The need and desire to know not only
about them and their businesses but about
what is impacting their businesses, what’s
influencing change in business, leads to
knowing about trends and what is motivating purchase decisions and certain behaviors and certain actions.
Raise the bar for yourself first. It’s about commitment; it’s about the relentless pursuit of
perfection. I raise the bar on myself higher
than any of my colleagues, and they recognize that. So, I’m not just asking them to
jump higher than is possible; they witness
me trying to jump higher than is possible.
Environment plays such a key role in motivation. It’s just like working out at home versus working out at the gym. When you have
a bunch of people around you, pushing
hard, it’s a completely different environment. When you come here and get a sense
of the leadership of this organization pushing hard, and not just pushing hard, but
everybody participates and works together,
it helps you feel attached to this cause.
Build your culture with students and self-starters. The culture of this company is we
want to create ideas, so you’re going to start
with who you hire. There are going to be
certain characteristics of these people, and
one is that they are going to be a self-starter.

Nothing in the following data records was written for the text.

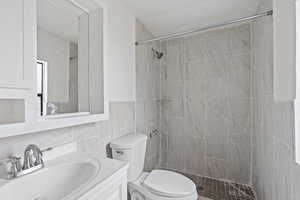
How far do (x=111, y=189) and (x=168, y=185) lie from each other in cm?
68

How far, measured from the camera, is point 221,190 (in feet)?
6.45

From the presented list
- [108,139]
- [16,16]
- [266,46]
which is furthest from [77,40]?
[266,46]

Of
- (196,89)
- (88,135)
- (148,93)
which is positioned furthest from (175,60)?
(88,135)

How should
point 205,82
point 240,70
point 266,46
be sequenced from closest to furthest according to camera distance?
point 266,46 < point 240,70 < point 205,82

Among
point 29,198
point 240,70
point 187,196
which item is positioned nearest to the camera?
point 29,198

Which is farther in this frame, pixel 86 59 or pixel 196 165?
pixel 196 165

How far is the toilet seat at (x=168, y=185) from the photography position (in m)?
1.21

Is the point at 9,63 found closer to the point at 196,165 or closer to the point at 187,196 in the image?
the point at 187,196

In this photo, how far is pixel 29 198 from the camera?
0.71 meters

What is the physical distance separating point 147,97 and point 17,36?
1.52 metres

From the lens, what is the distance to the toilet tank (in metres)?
1.34

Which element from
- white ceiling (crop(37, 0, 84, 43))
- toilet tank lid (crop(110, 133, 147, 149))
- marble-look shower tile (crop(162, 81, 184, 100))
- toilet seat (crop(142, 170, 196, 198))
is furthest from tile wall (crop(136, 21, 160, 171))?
white ceiling (crop(37, 0, 84, 43))

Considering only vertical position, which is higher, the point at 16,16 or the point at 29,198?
the point at 16,16

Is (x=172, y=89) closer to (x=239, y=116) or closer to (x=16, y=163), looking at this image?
(x=239, y=116)
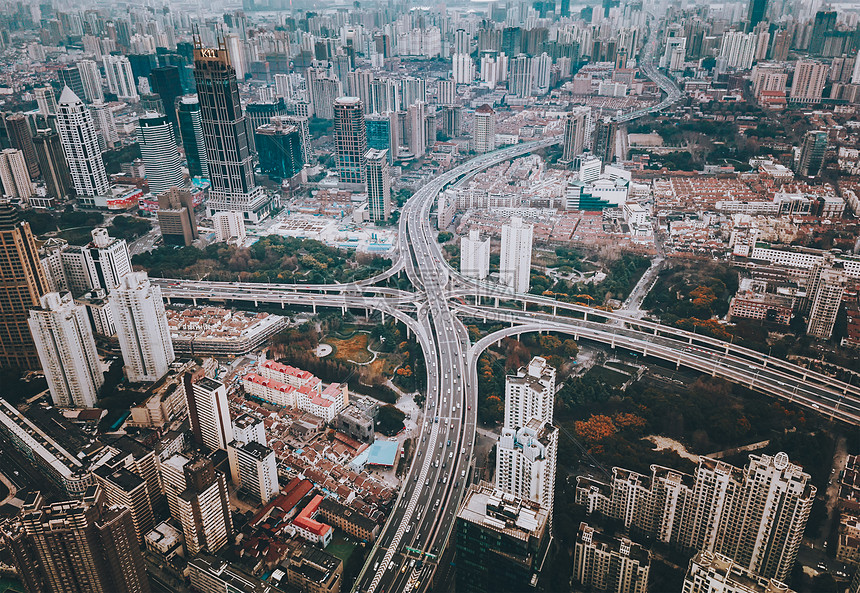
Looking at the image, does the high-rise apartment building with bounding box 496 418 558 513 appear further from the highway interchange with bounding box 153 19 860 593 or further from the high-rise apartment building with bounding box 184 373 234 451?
the high-rise apartment building with bounding box 184 373 234 451

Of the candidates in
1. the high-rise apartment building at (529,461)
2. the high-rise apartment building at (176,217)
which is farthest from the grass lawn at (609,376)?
the high-rise apartment building at (176,217)

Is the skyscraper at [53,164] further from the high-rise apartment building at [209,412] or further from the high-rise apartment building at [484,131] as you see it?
the high-rise apartment building at [484,131]

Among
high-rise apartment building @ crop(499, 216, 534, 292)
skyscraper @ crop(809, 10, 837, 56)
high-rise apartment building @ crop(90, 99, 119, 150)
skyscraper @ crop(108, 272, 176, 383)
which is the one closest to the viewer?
skyscraper @ crop(108, 272, 176, 383)

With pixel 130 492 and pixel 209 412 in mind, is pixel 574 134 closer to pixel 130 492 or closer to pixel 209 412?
pixel 209 412

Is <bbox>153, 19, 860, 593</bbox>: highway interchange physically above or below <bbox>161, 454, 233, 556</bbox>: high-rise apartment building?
below

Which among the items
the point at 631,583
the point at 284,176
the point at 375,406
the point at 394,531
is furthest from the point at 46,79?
the point at 631,583

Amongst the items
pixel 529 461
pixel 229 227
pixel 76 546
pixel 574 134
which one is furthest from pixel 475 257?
pixel 76 546

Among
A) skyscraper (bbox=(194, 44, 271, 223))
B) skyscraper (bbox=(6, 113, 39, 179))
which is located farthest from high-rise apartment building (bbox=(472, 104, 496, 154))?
skyscraper (bbox=(6, 113, 39, 179))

When you were playing football, the
coach would throw a ball out onto the
field, and everybody was supposed to stop
what they were doing and jump on the
loose ball. That kind of instinct, knowing
one group is heavy under pressure, but
they’re walking over and saying, ‘What can
I do to help?’ as opposed to saying, ‘That’s
not my job.’ You can preach that all day
long, but if you’re talking to a self-starter,
they’re going, ‘Yeah, I get it, keep your eye
on the loose ball.’
Second, you want someone who wants to
learn. You dig in to why certain experiences
were important, what they got out of those
experiences, how they learned from those
experiences. I just interviewed a candidate,
and when I walked up to the interview, she
handed me The New York Times and said,
‘Have you read this article this morning? It’s
very relevant to what we’re going to be talking about.’ The first thing I told other people
about her is, ‘Now, there’s a student.’
Make sure your people are on top of their game.

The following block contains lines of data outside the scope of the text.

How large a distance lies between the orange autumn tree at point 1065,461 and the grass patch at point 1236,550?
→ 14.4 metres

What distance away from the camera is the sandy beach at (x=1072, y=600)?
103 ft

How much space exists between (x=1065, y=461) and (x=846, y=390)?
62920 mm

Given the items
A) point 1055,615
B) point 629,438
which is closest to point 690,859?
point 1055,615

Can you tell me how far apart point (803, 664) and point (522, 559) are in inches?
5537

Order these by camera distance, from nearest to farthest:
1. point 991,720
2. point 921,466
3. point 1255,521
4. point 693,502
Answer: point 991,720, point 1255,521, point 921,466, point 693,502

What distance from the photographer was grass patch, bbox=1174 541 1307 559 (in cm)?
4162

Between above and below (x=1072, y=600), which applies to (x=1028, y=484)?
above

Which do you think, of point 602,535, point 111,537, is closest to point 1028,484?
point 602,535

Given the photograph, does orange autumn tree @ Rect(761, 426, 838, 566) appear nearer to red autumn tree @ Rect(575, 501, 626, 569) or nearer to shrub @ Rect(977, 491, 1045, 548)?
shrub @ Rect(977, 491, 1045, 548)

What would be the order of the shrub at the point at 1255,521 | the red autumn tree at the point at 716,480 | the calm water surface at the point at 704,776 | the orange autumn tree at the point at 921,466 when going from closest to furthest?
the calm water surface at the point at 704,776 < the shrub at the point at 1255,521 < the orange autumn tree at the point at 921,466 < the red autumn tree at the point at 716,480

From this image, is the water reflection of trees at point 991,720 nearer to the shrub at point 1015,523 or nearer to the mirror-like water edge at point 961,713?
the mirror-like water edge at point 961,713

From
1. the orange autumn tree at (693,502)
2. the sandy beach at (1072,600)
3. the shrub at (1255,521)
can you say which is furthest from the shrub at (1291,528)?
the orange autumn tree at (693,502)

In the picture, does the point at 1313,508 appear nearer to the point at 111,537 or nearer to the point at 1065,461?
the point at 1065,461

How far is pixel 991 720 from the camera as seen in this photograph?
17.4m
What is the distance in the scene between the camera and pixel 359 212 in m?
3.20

We encourage people to be on top of their
game, and that goes back to the student
piece. You have to read, read, read and read
more. Then you have to go experience,
experience, experience.
If we’re working with a surf brand or
pitching a hotel chain or a pet food supplier, we need to go through that experience
and absorb it. Being on top of your game is
the study of all things. It comes from experience and staying on top of late-breaking
news.
When you’re on top of your game, it helps
personal growth because you become a
subject-matter expert, and when somebody is a subject-matter expert, they can
walk around pretty proud and excited.
When that’s happening, business grows.
When our people are on top of their game,
and our client’s business grows, that word spreads, and then we’re solicited to help
other people grow their businesses.
Lead with positive energy. The thing we stress
is that positive energy breeds positive energy, and negative energy breeds negative
energy, and we have a zero-tolerance policy for negative energy. My role is to inspire
great thinking and to provide an environment that encourages it and rewards it.

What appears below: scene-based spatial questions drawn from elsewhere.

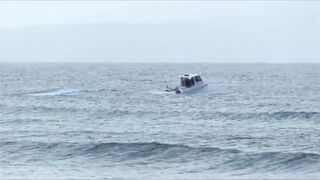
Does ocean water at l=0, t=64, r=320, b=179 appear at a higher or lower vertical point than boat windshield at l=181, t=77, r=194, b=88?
lower

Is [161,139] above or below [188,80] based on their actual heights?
below

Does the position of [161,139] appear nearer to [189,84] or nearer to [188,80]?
[189,84]

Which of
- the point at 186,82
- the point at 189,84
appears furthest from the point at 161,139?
the point at 186,82

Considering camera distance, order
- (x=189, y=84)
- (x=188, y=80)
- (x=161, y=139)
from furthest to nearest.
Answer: (x=188, y=80)
(x=189, y=84)
(x=161, y=139)

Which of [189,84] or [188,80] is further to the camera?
[188,80]

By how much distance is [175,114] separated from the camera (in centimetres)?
4950

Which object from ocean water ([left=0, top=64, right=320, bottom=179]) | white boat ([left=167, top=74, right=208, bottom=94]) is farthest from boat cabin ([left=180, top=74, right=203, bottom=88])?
ocean water ([left=0, top=64, right=320, bottom=179])

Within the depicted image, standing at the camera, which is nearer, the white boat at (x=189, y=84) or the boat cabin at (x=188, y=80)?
the white boat at (x=189, y=84)

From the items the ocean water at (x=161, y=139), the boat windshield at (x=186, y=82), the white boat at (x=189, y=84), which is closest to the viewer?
the ocean water at (x=161, y=139)

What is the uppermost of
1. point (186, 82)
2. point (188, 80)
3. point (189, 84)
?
point (188, 80)

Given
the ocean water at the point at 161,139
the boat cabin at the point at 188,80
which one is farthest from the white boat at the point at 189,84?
the ocean water at the point at 161,139

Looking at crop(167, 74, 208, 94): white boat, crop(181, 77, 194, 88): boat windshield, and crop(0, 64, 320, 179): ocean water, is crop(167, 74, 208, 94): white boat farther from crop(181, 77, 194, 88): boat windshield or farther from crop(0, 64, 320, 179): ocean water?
crop(0, 64, 320, 179): ocean water

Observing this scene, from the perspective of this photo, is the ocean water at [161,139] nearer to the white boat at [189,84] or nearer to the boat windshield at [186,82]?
the white boat at [189,84]

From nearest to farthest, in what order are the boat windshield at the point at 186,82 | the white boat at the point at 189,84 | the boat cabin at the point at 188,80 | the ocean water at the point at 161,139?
the ocean water at the point at 161,139, the white boat at the point at 189,84, the boat cabin at the point at 188,80, the boat windshield at the point at 186,82
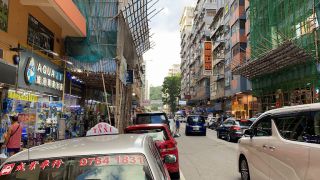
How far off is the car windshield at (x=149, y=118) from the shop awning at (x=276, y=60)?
11.1m

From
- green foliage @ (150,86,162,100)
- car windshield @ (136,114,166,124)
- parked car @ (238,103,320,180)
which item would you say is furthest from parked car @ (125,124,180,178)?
green foliage @ (150,86,162,100)

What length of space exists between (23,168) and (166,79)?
115 m

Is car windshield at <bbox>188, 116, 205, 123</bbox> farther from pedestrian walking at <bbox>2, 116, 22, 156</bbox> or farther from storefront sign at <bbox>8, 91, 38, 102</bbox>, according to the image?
pedestrian walking at <bbox>2, 116, 22, 156</bbox>

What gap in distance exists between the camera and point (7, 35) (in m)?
12.5

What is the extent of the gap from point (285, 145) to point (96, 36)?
15577 millimetres

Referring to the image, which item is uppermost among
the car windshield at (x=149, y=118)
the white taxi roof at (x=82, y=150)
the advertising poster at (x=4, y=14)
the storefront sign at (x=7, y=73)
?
the advertising poster at (x=4, y=14)

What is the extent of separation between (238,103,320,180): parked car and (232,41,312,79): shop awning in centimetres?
1554

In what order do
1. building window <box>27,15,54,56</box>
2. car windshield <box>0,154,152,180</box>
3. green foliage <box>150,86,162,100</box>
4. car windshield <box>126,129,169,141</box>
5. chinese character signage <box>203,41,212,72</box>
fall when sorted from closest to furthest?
car windshield <box>0,154,152,180</box> < car windshield <box>126,129,169,141</box> < building window <box>27,15,54,56</box> < chinese character signage <box>203,41,212,72</box> < green foliage <box>150,86,162,100</box>

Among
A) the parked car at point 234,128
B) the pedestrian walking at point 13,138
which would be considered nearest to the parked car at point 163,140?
the pedestrian walking at point 13,138

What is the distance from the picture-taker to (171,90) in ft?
388

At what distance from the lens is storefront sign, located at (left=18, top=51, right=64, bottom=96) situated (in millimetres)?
13852

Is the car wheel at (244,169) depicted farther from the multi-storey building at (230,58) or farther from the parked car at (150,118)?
the multi-storey building at (230,58)

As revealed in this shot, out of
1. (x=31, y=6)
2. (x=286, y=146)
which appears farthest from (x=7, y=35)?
(x=286, y=146)

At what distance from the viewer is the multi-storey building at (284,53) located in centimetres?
2344
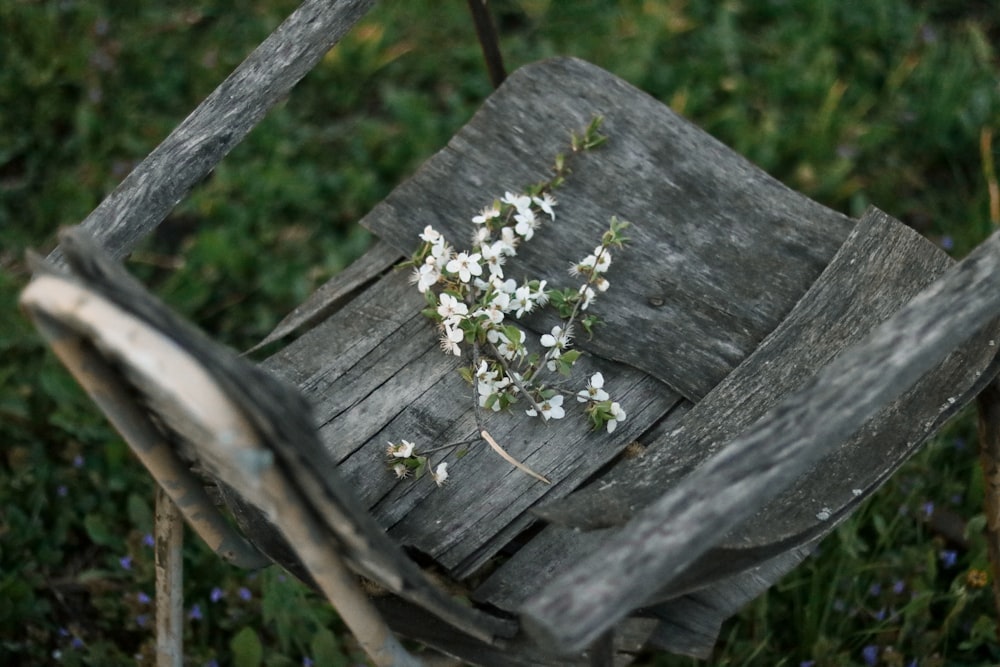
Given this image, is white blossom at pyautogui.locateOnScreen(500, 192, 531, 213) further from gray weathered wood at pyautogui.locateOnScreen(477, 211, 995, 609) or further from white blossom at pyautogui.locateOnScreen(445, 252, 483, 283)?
gray weathered wood at pyautogui.locateOnScreen(477, 211, 995, 609)

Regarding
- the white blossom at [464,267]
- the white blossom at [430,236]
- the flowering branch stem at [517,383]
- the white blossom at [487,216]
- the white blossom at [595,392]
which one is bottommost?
the white blossom at [595,392]

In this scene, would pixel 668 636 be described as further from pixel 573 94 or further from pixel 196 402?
pixel 573 94

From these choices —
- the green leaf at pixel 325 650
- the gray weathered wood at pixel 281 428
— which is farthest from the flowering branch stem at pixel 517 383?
the green leaf at pixel 325 650

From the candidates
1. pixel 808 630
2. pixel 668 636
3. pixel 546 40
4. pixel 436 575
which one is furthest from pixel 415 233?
pixel 546 40

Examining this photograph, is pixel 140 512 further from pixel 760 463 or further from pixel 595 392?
pixel 760 463

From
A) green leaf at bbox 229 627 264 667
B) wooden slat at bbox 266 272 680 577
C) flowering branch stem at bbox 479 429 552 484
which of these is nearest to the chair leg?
wooden slat at bbox 266 272 680 577

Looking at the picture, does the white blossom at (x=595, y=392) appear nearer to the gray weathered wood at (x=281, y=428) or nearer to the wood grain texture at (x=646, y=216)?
the wood grain texture at (x=646, y=216)

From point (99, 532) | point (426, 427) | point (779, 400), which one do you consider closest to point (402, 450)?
point (426, 427)
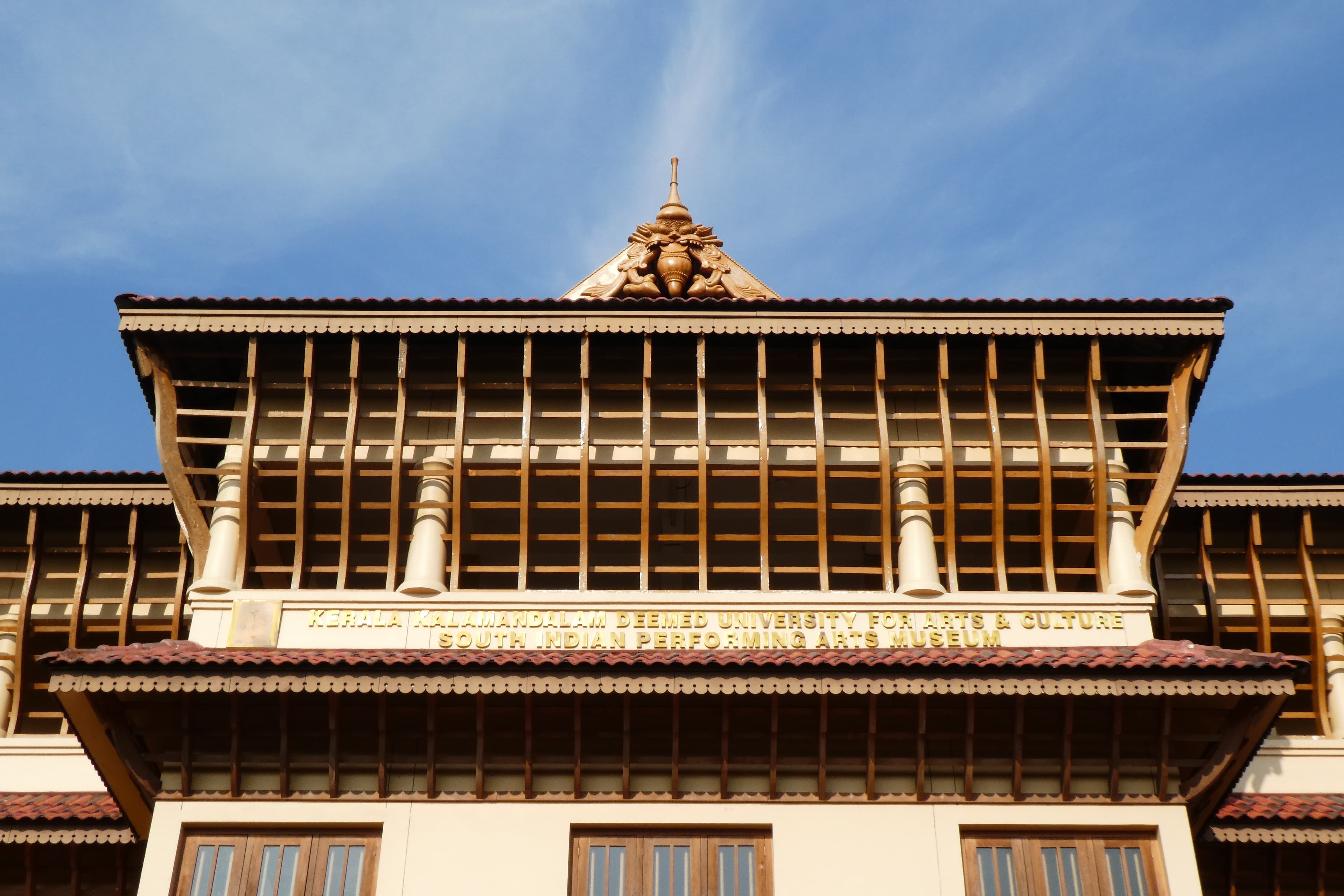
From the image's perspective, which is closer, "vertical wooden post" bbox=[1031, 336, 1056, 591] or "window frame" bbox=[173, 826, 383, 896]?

We have live agency newsletters where
we are able to share the work that everybody’s been working on and call specific
people out for it. We highlight people
where a deadline was changed, and
maybe they had to work all through a holiday, we make sure to bring that to the
attention of their peers and also for me to
acknowledge that.
We also do ‘time outs.’ We’ll meet just 15
minutes with a smaller group, and we’ll sit
down and have some Jamba Juice brought
in and acknowledge the great work that
project team or department has pulled off
recently.
I try to do that in a very timely manner,
based on the performance. There’s no question that having my finger on the pulse of
what is going on and being able to acknowledge it is a key part of why the reward is
effective, why it adds to building the culture,
because if you do it six weeks later, the execution didn’t work. So, that’s something
where you get two points for the idea but
eight points for that timely execution.
Fix problems without pointing fingers. When
we run into a problem, I’m going to bring
the team together and I’m not going to
blame anyone, I’m going to focus on fixing
it because what’s done is done. Once we
get it fixed, we’ll then circle back and audit
our process and procedures to make sure
that everything is intact.
In that time, where somebody is expecting to get chewed out and you don’t, you
assure them that you’re going to throw the
proper resources to fix it, it builds incredible loyalty.